Dynamic Subnet Management Like a Boss with Terraform
Background
Networking remains a core concern and enabler or disabler in Cloud Native and Kubernetes native platforms.
Getting networking right can be a great enabler or a blocker for DevOps/Platform/Security/ Site Reliability Engineers.
I often see AWS VPCs provisioned statically and subdivided in a static fashion, which always concerns me about future-proofing and making modules usable in multiple regions.
The second thing I see, which worries me is large public / private subnets in which lots of different concerns (VPN, ingress) are placed together.
This can lead to very complex security rules and not comply with network segregation requirements required set out by many Security Standards.
This also means that changes to subnet tags, security groups, and other security functions have to be co-ordinated and become a bottle-neck.
I believe both of these are very easily solvable, if we let Terraform do the thinking for us!
After all, that’s what it’s there to do !
Desirable Properties
- Not clumping everything in to one set of public / private subnets. This enables different teams to own subnet configurations and change as needed without having to “consult” other teams
- Utilise the maximum amount of availability zones for public and private subnets without planning in advance.
- Automatically calculate subnet mask and IP ranges and expose these to other modules which may need them.
- Minimise the human involvement in rolling out subnets for different regions and availability zones.
- Be future proof without having to make wholesale changes to the initial implementation.
Mental Model: Implementation Approach
- We will use a 10.x.x.x/16 CIDR for the VPC
- We will use /20 Subnets which we call “large-subnets”. These are suitable for K8s node networks and subdivision for smaller networks.

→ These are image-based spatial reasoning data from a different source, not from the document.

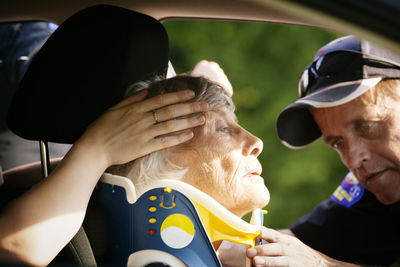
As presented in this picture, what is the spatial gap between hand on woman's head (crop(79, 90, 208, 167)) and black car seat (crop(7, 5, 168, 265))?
0.11 m

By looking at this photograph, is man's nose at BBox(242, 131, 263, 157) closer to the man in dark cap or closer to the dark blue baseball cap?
the man in dark cap

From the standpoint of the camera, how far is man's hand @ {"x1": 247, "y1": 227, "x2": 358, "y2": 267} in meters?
1.88

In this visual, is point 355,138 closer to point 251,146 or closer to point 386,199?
point 386,199

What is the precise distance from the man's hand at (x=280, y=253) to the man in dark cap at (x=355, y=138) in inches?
11.7

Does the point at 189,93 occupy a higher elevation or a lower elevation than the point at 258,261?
higher

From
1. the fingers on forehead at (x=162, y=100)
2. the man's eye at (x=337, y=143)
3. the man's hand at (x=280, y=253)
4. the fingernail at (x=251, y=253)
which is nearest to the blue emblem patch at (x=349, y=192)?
the man's eye at (x=337, y=143)

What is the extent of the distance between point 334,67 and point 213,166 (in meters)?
1.20

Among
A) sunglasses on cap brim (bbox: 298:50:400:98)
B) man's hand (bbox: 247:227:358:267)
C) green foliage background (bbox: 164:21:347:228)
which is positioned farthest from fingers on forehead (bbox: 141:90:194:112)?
green foliage background (bbox: 164:21:347:228)

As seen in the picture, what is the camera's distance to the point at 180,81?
2.10m

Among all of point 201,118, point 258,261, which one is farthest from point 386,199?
point 201,118

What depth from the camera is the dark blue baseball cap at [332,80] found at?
8.63 ft

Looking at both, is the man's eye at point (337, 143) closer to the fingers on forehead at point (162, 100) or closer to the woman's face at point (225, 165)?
the woman's face at point (225, 165)

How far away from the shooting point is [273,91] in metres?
3.77

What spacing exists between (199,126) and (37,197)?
64 centimetres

- We will use /26 Subnets which we call “small-subnets”. These will be used for things like ALB ingresses, VPN landing zones and Databases.
Phase 1: Reserve A Subnet for Subdivision
- NOTE: we could reserve multiple networks for subdivision.
- Reserving first networks works well with the Terraform module which we will use later on.
Phase 2: Dynamic Subdivision based on Number of Availability Zones
- US-EAST-1 has 6x Availability Zones
- AP-SOUTHEAST-2 has 3x Availability Zones
Terraform Module Selection
There are several options for modules that can do the heavy lifting.
- https://registry.terraform.io/modules/drewmullen/subnets/cidr/latest
- https://registry.terraform.io/modules/hashicorp/subnets/cidr/latest
I have chosen drewmullens module for a couple of reasons
- Working with network masks is a bit easier than network bits
- Ability to group subnets dynamically is useful for output parsing
Code
Results
Small and Large Subnet Division in AP-SOUTHEAST-2
Small and Large Subnet Division in US-EAST-1
Adding VPNs to Small Subnets in US-EAST-1
Conclusion
- Although this example focused on AWS, the subnetting module (and subnetting itself) is fairly vendor neutral. The code demonstrated here should be useful for Azure, GCP and other cloud providers.
- I didn’t manipulate the outputs too much, but having a squashed down CIDR list would be useful. This can be achieved fairly easily as the grouped_by_separator output is a very useful map
- There is a small chance that more availability zones become available in areas like Oregon (4 currently) that could undo the maths. One possible fix is to provision subnets in factors of 3x which will give you a good balance in everywhere except Oregon.
- There are a whole lot of ways to make the dynamic map generation smarter. I have not done this in the example for code readability.
- I generally think keeping the subnet mask the same for the small-subnets and just reserving another large subnet is a better choice. Remember want to grab a network that is close to our needs and provision without overthinking about subnet math!